Rotational Plus Translational Motion for Sphere of Yarn

[sweetpete28]

A massless string is wrapped around the equator of a solid sphere (mass M = 76.2 kg, radius R = 0.211 m). A girl holds the free end of the string, and the sphere is released from rest, Assume:
- the sphere is always parallel to the floor
- the string is always perpendicular to the radius of the sphere
- the string does not slip over the sphere

What is the length of the string that has been unwound when the sphere reaches an angular speed ω = 28.6 rad/s?

Can someone please help? Here is what I did but answer is wrong:

v = ωr = 6.0346 m/s

vf^2 = v0^2 + 2as
s = 1.86 m

1.86 = 1/2at^2
t= .615s

.615s * 28.6 = 17.59

17.59 * .211 = 3.7...but this wrong...please help?

 

[tiny-tim]

hi sweetpete28!

(try using the X² and X₂ buttons just above the Reply box )

v = ωr = 6.0346 m/s

vf^2 = v0^2 + 2as
s = 1.86 m

you're assuming that a = g

what about the tension? ​

 

[sweetpete28]

Ohhh

You're right! Tension would = mg since it does not fall...right? So there is 0 acceleration.

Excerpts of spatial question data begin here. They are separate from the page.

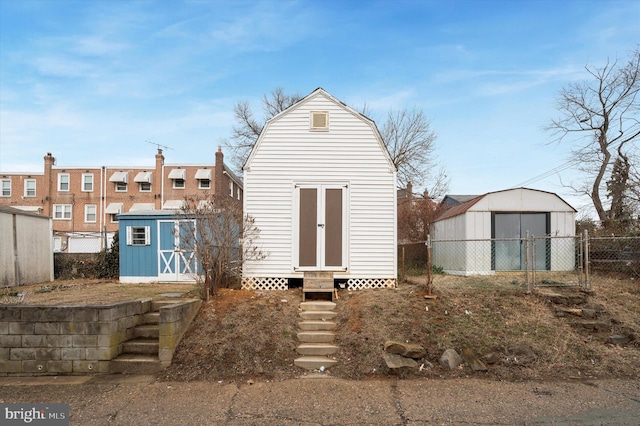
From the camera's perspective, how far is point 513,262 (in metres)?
14.3

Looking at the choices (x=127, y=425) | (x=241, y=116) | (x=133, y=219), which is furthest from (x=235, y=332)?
(x=241, y=116)

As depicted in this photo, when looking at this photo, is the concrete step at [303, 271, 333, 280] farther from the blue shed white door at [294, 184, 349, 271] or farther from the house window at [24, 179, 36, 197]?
Result: the house window at [24, 179, 36, 197]

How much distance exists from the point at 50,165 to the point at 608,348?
38.2m

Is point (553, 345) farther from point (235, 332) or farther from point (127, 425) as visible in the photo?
point (127, 425)

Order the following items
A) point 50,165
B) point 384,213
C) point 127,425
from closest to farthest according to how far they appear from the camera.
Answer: point 127,425
point 384,213
point 50,165

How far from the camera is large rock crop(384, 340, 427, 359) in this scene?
655cm

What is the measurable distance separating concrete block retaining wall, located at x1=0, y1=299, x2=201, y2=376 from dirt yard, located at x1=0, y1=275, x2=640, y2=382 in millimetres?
868

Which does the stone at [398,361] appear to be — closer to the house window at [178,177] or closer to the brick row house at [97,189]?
the brick row house at [97,189]

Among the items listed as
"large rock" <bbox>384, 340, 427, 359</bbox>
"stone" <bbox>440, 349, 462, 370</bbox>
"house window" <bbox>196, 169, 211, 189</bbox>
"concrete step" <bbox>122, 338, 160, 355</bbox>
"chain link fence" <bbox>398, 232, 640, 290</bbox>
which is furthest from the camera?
"house window" <bbox>196, 169, 211, 189</bbox>

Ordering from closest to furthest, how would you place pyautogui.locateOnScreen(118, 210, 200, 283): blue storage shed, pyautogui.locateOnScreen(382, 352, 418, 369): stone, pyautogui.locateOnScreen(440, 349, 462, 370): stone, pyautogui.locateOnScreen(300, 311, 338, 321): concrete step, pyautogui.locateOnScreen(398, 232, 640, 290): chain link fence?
pyautogui.locateOnScreen(382, 352, 418, 369): stone
pyautogui.locateOnScreen(440, 349, 462, 370): stone
pyautogui.locateOnScreen(300, 311, 338, 321): concrete step
pyautogui.locateOnScreen(398, 232, 640, 290): chain link fence
pyautogui.locateOnScreen(118, 210, 200, 283): blue storage shed

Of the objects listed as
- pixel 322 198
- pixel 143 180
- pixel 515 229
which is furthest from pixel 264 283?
pixel 143 180

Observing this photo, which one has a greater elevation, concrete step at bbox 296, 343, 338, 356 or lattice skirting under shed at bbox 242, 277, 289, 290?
lattice skirting under shed at bbox 242, 277, 289, 290

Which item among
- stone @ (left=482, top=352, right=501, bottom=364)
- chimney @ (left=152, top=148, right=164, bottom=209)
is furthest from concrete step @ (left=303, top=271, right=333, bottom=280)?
chimney @ (left=152, top=148, right=164, bottom=209)

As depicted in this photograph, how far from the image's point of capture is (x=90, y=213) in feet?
109
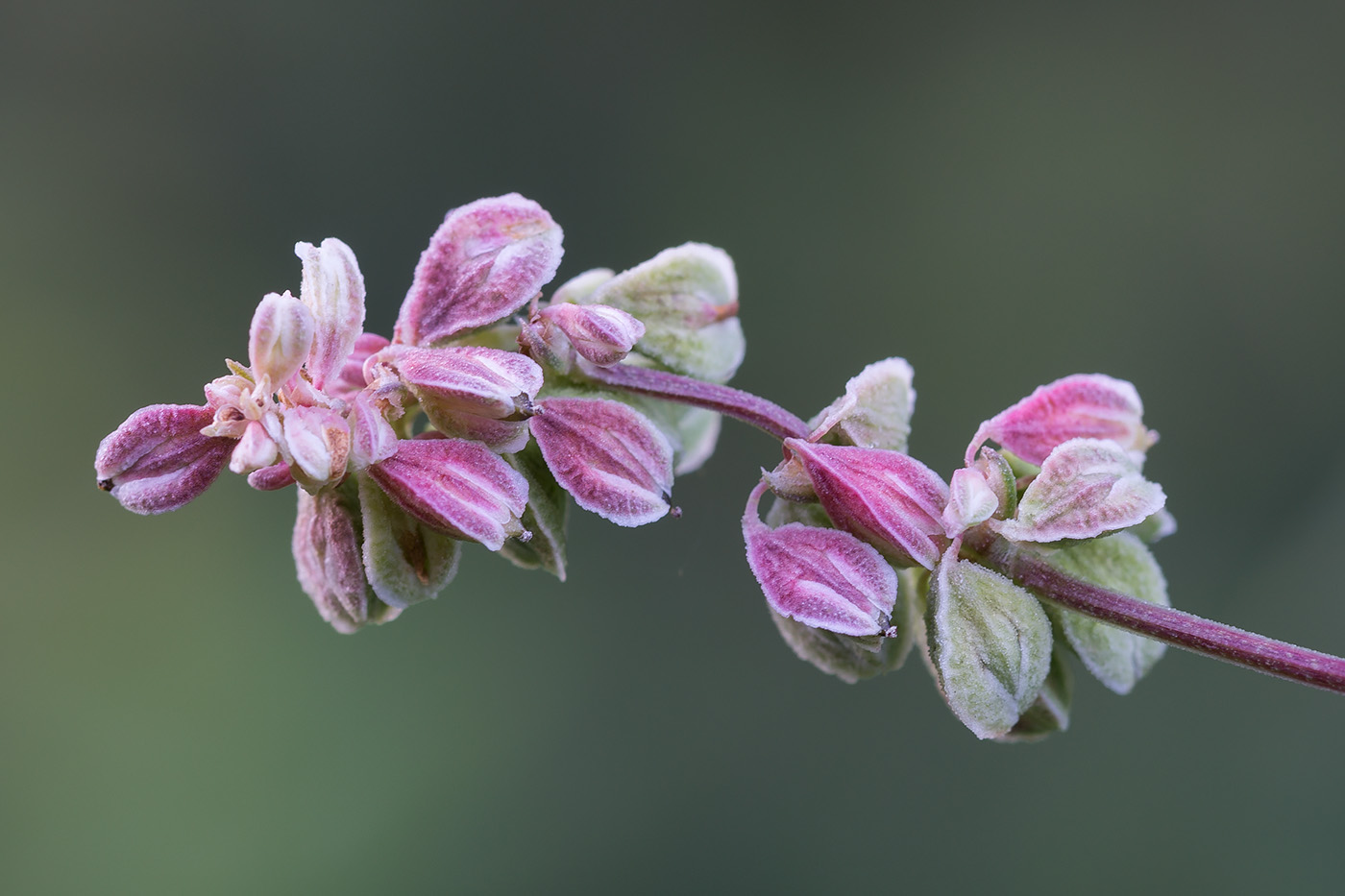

I know θ(t) multiplied by radius r will give me length string has been unwound...but how do I get what t equals? I'm still stuck...

 

[sweetpete28]

If mg is tension = 748 N and work done on sphere is 555J once it reaches 28.6 rad/s angular velocity...can I divide 555J by 748N to get length unwound since F times d = Work??

Which would give answer of 555/748 = .742 m?

 

[tiny-tim]

hi sweetpete28!

Ohhh

You're right! Tension would = mg since it does not fall...right? So there is 0 acceleration.

nooo, of course it accelerates, but at less than g

either call the tension T, and consider forces and torques,

or (probably easier) use conservation of energy ​

 

[sweetpete28]

If mg is tension = 748 N and work done on sphere is 555J once it reaches 28.6 rad/s angular velocity...can I divide 555J by 748N to get length unwound since F times d = Work?? (I used KE = 1/2MIω^2 to get work done on sphere = 555J).

Which would give answer of 555/748 = .742 m?